= Work to complete =
Pick up the article below about seasonal casual hiring at Byron Bay Gifts and continue it from its final sentence.

= Text extract =
____________
For small business owner Zoe Gordon, the end-of-year holiday period is the busiest – here’s how she hires casuals to move stock out the door faster.

At a glance

  • Industry research shows that 12 per cent of small business owners are concerned about the impact of staff shortages on their businesses.
  • The turnover of online retailer Byron Bay Gifts spikes every December – meaning extra hands are needed to help move stock.
  • To address her staffing needs, business owner Zoe hires over half a dozen seasonal casual workers each year.
  • She attracts new hires through networking and stressing the benefits of the business’s flexible working arrangement.

For many retailers, the end-of-year holiday period is the busiest. 

But with almost one in 10 owners quoting staff shortages as being of major concern in the next 12 months*, they need to be savvy to ensure they have the talent they need to cover the Christmas and New Year rush. 

Doing so can often mean drawing on the casual, rather than full-time, workforce – but how do owners find the right talent, and avoid experiencing an unexpected talent gap? 

The gift of a casual workforce 

Zoe Gordon, owner of online gift retailer Byron Bay Gifts, is no stranger to dipping into the casualised workforce to plug gaps. 

In addition to the business’s two owners, three full-time and two casual staff complete the year-round staff. Zoe says extra casuals are needed ahead of the end-of-year period. 

With 15 to 20 per cent of the business’s turnover coming in during the month of December, those fresh faces are essential to keep on top of increased demand. The business’s warehouse is relatively teeming with life come Christmas. 

“We have a lot of people printing orders, and packing and taping up boxes,” says Zoe – everything necessary to get gift deliveries out the door more promptly for improved customer service and higher turnover.
____________
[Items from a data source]
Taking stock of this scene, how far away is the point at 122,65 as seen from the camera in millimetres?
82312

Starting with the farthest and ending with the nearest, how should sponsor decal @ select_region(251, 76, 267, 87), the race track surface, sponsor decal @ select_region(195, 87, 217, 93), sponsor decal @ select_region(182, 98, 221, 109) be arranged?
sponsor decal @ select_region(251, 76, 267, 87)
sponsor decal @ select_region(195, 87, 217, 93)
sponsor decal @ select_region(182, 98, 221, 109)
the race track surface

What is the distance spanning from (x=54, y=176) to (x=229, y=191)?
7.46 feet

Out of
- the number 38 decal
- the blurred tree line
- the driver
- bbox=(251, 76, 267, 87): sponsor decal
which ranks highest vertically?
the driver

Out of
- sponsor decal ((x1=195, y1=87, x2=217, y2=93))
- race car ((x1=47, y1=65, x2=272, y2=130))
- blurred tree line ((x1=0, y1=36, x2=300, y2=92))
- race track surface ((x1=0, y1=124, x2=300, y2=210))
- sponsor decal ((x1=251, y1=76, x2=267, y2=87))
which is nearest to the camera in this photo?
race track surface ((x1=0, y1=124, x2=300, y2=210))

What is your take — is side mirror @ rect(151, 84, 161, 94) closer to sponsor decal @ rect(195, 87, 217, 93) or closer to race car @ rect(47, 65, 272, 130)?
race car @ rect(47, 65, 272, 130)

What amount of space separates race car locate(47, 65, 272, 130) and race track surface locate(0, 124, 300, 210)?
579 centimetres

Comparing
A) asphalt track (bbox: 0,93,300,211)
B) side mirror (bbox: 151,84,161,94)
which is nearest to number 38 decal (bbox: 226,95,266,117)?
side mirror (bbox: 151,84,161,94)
____________
= The answer =
How Zoe hires for the holidays

Starting the employee hunt early each year proves critical to getting holiday hiring right at Byron Bay Gifts. 

In the months leading up to Christmas, the business takes on a bunch of new team members to keep on top of demand. 

“In October, we’ll take on one or two people,” says Zoe, who is also the owner of skincare website Loyal Crush. “Then another two to four in November, and another four in December.” 

She mostly does this by drawing on her network of existing employees. 

“We do a lot of word of mouth,” says Zoe, sourcing potential new hires on the recommendation of current workers. 

The intensity of the workload in the lead-up to the holiday season, though can be relatively demanding, so Zoe is keen to reward the work ethic of new hires by affording them increased flexibility in terms of work hours and starting times. 

“We give a lot of flexibility to our casual staff because we require a lot of them,” she says. “It often suits them to do irregular hours, leave early on some days or do longer hours at Christmas to earn more money.” 

Zoe also points to the business’s team culture and pay rate as other ways the business incentivises new hires. 

A subpar working environment, she says, doesn’t do anyone any favours – but an open and welcoming workspace will do wonders for morale and the desire for seasonal workers to return the next year. 

Drawing global talent to a local business 

Previously, Zoe used to advertise for casual workers – but recently that line of attack has changed. 

“There’s a transient nature to Byron Bay,” says Zoe. “A lot of people spend the summer here, work for a short period of time and then move on.” 

That means the business often finds itself sourcing talent from the pool of backpackers passing through for a few months before heading elsewhere. 

In fact, Zoe finds that many casuals who work at the Byron Bay Gifts warehouse for the summer months before embarking on travel around the country make an effort to return to the town the same time the following year – and do it all again.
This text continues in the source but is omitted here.